The Maori and Colonial contact: Pā in their landscape context
Posted on: 6 February 2020 by Professor Harold Mytum in 2020 posts
The more pā sites Harold Mytum has visited as part of the Hill Fort Study Group (HFSG) visit, and we learn of the early relationships with the British, the more it is clear that the indigenous groups wielded considerable influence in the early decades of contact. The ways in which the Maori leaders of iwi (the largest kinship grouping) used interactions with foreigners for their own social advantage are clear.
Harold Mytum is most interested in the ways Maori embraced missionary endeavours; they were fascinated by Christianity and the intricacies of theological debate. The Rev. Samuel Marsden was based in Sydney and Parramatta in New South Wales (where Harold recorded his burial monument as part of his graveyard memorial research), but when visiting England in 1809 he met Ruatara, chief of the Ngāpuhi, and took him back to Parramatta and eventually to Rangihoua pā in the Bay of Islands. Marsden visited Ruatara in December 1814, held the first Christian service in New Zealand, and then founded the Oihi Mission Station at the foot of the hill with the pā. Permission for this was granted by Ruatara, who gained mana (prestige) by having these non-Maori under his protection and, to a large extent, his control.
A similar pattern is found at Kororipo pā, where the oldest surviving Mission House (now called Kemp House, constructed 1819) sits on the edge of the river overlooked by the Maori power centre of Hongi Hika. This is a frequent juxtaposition in Wales during the early Middle Ages when early church sites – defined by circular enclosures, the presence of holy wells and early medieval sculpture – are placed at the foot of slopes dominated by a fort. This physical proximity yet overlooking suggests patronage but also an element of control, and this is seen in Maori examples.

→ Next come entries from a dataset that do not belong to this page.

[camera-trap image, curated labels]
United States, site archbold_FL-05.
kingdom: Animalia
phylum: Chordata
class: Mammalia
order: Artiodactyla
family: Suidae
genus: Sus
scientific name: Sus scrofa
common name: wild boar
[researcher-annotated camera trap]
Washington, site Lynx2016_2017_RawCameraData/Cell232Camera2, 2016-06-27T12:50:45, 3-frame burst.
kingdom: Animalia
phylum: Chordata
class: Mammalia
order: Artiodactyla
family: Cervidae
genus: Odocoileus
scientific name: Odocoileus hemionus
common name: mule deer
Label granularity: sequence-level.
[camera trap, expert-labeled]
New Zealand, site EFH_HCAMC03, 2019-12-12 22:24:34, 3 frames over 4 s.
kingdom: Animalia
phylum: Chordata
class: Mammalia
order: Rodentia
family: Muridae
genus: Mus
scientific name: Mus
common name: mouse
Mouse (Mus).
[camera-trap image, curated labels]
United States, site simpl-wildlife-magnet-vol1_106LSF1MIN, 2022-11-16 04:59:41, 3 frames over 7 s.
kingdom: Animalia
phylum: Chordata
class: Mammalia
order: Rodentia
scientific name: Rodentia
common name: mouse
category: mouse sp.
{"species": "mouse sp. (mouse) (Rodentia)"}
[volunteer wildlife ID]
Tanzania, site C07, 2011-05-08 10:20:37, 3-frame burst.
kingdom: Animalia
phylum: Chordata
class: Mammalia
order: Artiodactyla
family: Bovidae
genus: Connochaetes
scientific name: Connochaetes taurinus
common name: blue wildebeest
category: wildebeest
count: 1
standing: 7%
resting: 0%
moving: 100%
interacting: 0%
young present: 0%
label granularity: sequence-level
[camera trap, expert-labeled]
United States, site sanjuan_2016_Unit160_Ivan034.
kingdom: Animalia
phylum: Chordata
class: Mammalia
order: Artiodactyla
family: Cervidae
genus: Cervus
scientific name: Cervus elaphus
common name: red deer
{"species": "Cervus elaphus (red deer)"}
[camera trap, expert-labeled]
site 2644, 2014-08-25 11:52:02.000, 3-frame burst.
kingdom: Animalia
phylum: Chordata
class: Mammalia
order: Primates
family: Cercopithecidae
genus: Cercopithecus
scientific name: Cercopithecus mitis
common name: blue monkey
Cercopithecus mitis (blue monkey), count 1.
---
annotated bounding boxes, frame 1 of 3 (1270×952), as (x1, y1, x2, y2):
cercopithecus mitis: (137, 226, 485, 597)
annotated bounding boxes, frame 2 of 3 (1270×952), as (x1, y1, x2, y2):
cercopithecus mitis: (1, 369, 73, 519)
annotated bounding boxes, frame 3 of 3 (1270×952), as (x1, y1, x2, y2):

Interior of Ruapekapeka (Gunfighter) pā with earthwork defences which would have been topped with tall timber palisades, and foxholes for Maori warriors to shelter from British bombardment.
The mission at Kororipo also attracted traders, with the Stone Store being the first stone building in New Zealand, constructed 1835. Hongi Hika rose of prominence from c. 1806, and was the first to acquire muskets, beginning an arms race for western weaponry that dramatically changed internal Maori power relations. It also affected Maori abilities to confront British forces, most notably during the Northern Wars with serious British casualties at Gate pā, and at Ruapekapeka (Gunfighter) pā near Kawakawa where the British mounted a substantial military operation in 1845-46. They gradually moved closer to the pā with a series of redoubts but the pā’s defences and foxholes, all developed by the Maori in reaction to British military tactics, endured the bombardments. When the British stormed the pā they found that the Maori had slipped away in the face of the larger force.
The power of the Maori is reflected in the Treaty of Waitangi, where 40 chiefs signed a partnership document. Though bilingual and subsequently signed by hundreds more chiefs, there has been debate ever since as the Maori translation can be interpreted differently from the English version. As a result, the 1975 Treaty of Waitangi Act is being implemented as each iwi agrees recompense for loss of lands and regains control of substantial areas and culturally significant sites including many pā. This has affected management and interpretation, and will be discussed in another blog.